▶ PASSAGE SHOWN

______

We need to have faith in our ability to allow ourselves to change for the positive by the experience of narcissist abuse. What other option do we have? To fold? To give up? To cave to the abuse? There is so much faith to be gained in facing down our fears. When we don’t know much about narcissists, or what happened to us, it’s really rather terrifying. Once we arm ourselves with knowledge, while they certainly remain to be very dangerous people, they lose their ability to have power over us and the knowledge helps us to understand the nature of the abuse and recovery. It’s gives us the power to face down the abuse. It is facing down that abuse that will give us the faith and hope we are striving for. It is this faith that will give us the hope to believe that we can transform and address anything within ourselves that left us so wide open to this type of abuse. Our hope will is the renewal of our minds.
Our hope comes the little things that we start to do slowly but surely; taking the dog for a walk, going grocery shopping, answering the phone, seeing the rainbow in the storm, a peaceful walk, hearing the words, smelling the coffee….. is a day of hope.
Once we run for our lives, there’s a prolonged grieving process that every narcissist victim goes through, whereby we are completely depressed, loss of faith and devoid of hope. The relationship is over so we now have the opportunity to experience peace and health, but the weight of our emotions erodes us, demanding they be felt. It’s not surprising how difficult it is to feel any hope, while it feels that we’re literally dying from the pain of emotional abuse. Our lives are upended, we’re being smeared and targeted by the narcissist and are often times waging some sort of financial, or judicial battle as a result of our having been involved with someone who thrives on power and destruction.
Just as we were running at our lowest emotional capacity, we had to come face to face with realities that are downright terrifying. It’s a struggle to endure the ugly realities like how unsafe the world feels with narcissism in it or realizing how very little the narcissist cared for us or how aggressively they meant to harm us. We are discovering that someone we trusted to keep us safe and have our best interests at heart, who claimed to be our soul mate, were actually putting us at risk and purposefully harming us. We realize that words were purposefully spoken or withheld to manipulate and control us. We find out about the lies, the games, their motives and just how deeply their lack of empathy challenged our frames of reference for what is “right” and “fair.” We witnessed the lowest form of humanity; we not only ‘witnessed’ it, we LIVED with it, we slept with it, we were close to it, we gave our soul to it.

______

▶ SOURCE MATERIAL
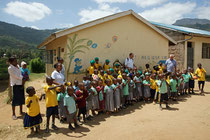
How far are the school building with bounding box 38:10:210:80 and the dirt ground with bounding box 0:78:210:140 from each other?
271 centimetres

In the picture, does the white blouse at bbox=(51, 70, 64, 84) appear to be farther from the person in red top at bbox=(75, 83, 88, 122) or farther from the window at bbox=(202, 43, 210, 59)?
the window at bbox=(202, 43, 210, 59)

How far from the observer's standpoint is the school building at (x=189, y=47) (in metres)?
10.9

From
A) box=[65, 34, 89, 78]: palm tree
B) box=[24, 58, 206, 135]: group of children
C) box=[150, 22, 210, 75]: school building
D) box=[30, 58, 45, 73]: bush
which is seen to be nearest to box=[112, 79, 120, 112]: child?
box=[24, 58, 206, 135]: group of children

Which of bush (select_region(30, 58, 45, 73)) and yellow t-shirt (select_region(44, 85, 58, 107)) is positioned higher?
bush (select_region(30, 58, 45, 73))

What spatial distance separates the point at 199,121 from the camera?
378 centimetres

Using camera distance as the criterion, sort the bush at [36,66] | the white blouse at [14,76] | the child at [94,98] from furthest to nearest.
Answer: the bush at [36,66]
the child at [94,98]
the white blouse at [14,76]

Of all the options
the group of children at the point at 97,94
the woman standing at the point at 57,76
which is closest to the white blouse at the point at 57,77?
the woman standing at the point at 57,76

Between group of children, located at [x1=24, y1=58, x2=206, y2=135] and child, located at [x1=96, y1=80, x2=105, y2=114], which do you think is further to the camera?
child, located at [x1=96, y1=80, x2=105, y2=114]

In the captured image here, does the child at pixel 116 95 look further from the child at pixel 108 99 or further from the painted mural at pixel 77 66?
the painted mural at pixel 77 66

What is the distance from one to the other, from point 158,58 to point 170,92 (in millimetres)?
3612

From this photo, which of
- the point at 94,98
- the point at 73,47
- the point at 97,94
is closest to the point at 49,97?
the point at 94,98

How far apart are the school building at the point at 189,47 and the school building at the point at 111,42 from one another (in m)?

______

▶ TASKS TO CARRY OUT
(A) From the passage on narcissist abuse, repeat word for word the stretch from "Once we run" through "power and destruction.".
(B) Continue the passage on narcissist abuse, starting after its last sentence.

▶ RESULTS IN ORDER
(A)
Once we run for our lives, there’s a prolonged grieving process that every narcissist victim goes through, whereby we are completely depressed, loss of faith and devoid of hope. The relationship is over so we now have the opportunity to experience peace and health, but the weight of our emotions erodes us, demanding they be felt. It’s not surprising how difficult it is to feel any hope, while it feels that we’re literally dying from the pain of emotional abuse. Our lives are upended, we’re being smeared and targeted by the narcissist and are often times waging some sort of financial, or judicial battle as a result of our having been involved with someone who thrives on power and destruction.

(B)
The recovery process by all accounts takes anywhere between two and three years. And I am certainly finding that to be the case. During the recovery process I am finding that the learning journey about this type of abuse and why I was so vulnerable to it is an integral part of my rehabilitation. Sharing the information, turning a negative into a positive, bringing this abuse into the open, attempting to break the stigma with my writing is what endures me and is my hope. You will start see flickers of hope; hold onto it as best you can as it will empower your rehabilitation.
The narcissist may have been toxic and damaging to our lives for the time they were in it, and for a the tough period of grieving afterwards. However, there does come a time in every *victims mind, where we no longer allow the abuse to inform our life. We take the negative hand we were dealt and play it like a champion for our betterment. As our hope returns, the narcissist loses the power they once had over us. We are forever a *victim; but now we are, forever rehabilitated; forever free; forever hopeful.
*The dictionary definition of “victim” is: One who is harmed by, or made to suffer from an act, circumstance, agency or condition; a person who is tricked swindled or taken advantage of.